Con queda voz me dice, que el Universo fuera,
Ha tiempo un vasto caos, sin tan sabrosa unión,
Que nuestros mismos padres, cuya virtud austera
Nos sirve de modelo, orgullo y religión,
Fueron en su tiempo lo mismo, y a no serlo
No habría yo nacido, ni habría nacido él,
Y que ese mismo día, amarlo, obedecerlo,
Ante la faz del mundo le hube jurado fiel.
Que en fin, era un pecado la tímida reserva
Que resistir al fuego, era inflamarlo más,
Que la distancia nunca la sensación enerva,
Y enciende el apetito del amador audaz.
Rendíme a sus palabras con celosa resistencia,
Cariño por cariño ardiente retorné,
La llama del deseo recrece con violencia,
Y de su fuego intentoso también participé.
Como un guerrero al punto, sobre su presa avanza,
La roja frente alzando sin más vacilación,
Y hundir quiere, afanoso, su poderosa lanza,
Al caluroso esfuerzo de rápida fricción,
Por sepultarla pronto, frenético se apura,
Mas cuán maravillosa, amiga, esa arma es,
Es más de lo que en sueños la niña se figura,
De irresistible empuje, de indómita altivez.
Cuando yo vi su forma, cuando sentí su brío,
Temblé como azorada, lloré, no pude más,
De angustias sollozando le dije, Edgardo mío,
¡Ah!, por piedad no sigas, ve que a matarme vas...
Inútil fue mi ruego, inútil mi agonía,
La lucha comenzada, sin escuchar siguió,
Y el instrumento fuerte, por la pequeña vía,
Ni un punto del camino buscado se apartó.
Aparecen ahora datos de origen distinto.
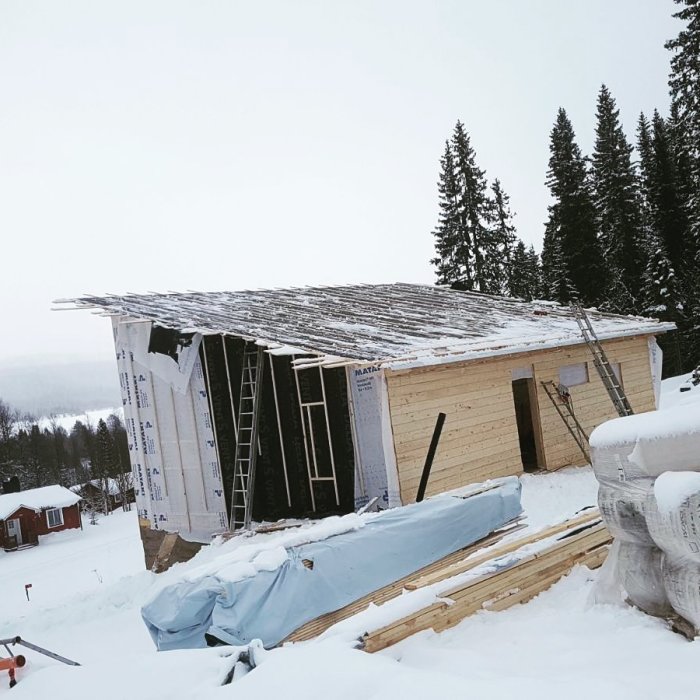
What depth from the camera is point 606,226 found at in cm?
3844

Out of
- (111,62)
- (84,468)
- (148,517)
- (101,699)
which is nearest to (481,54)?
(111,62)

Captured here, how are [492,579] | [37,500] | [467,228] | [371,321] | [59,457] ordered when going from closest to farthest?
1. [492,579]
2. [371,321]
3. [467,228]
4. [37,500]
5. [59,457]

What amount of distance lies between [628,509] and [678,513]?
0.73 meters

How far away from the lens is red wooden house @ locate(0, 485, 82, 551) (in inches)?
1654

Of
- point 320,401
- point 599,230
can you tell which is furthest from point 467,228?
point 320,401

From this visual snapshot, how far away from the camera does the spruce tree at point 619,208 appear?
123ft

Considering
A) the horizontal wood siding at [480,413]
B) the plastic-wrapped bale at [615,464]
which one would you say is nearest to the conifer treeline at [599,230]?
the horizontal wood siding at [480,413]

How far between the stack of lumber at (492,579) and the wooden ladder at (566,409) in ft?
23.0

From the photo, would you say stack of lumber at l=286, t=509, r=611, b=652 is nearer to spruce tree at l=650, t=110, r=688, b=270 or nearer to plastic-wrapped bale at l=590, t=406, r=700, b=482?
plastic-wrapped bale at l=590, t=406, r=700, b=482

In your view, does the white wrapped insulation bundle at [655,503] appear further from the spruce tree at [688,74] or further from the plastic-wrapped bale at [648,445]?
the spruce tree at [688,74]

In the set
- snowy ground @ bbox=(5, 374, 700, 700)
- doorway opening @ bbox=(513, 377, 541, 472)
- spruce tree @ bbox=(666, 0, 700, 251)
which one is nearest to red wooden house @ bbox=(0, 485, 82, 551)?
doorway opening @ bbox=(513, 377, 541, 472)

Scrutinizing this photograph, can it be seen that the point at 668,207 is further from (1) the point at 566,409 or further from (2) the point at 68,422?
(2) the point at 68,422

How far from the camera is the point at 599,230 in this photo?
3803 cm

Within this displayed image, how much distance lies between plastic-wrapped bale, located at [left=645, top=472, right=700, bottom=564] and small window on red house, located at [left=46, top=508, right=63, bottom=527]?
48035 millimetres
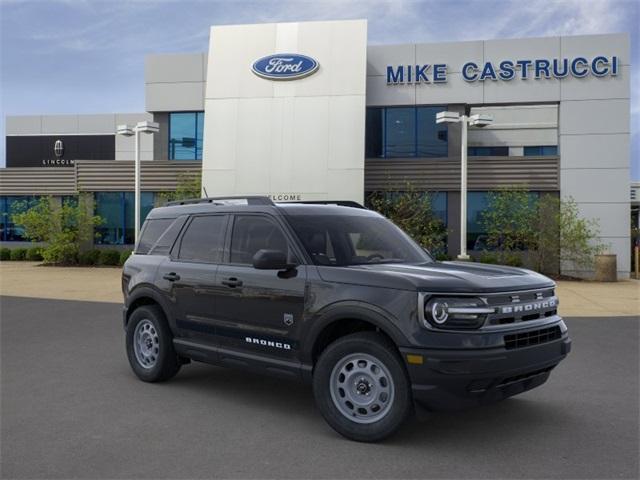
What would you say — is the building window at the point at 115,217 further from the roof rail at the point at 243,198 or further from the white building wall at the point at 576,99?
the roof rail at the point at 243,198

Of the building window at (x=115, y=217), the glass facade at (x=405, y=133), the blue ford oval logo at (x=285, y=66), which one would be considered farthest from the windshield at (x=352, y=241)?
the building window at (x=115, y=217)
Temí morir herida por arma tan gigante,
Pero natura pródiga la virgen al formar,
Le ha dado blandas fibras que abren al instante,
Y dejan aquel monstruo tranquilo penetrar.
Así, Leonor querida, pude entender al punto
Que la mujer y el hombre, son uno, no son dos,
Y que esa unión estrecha, ese feliz conjunto,
Creóle en el Olimpo de Venus el amor.
En dicha tan cumplida parece el tiempo estrecho,
Quisiera siempre viva sentirla en mi interior,
Los brazos enlazados, el pecho sobre el pecho,
El labio sobre el labio, ¡oh delirante amor!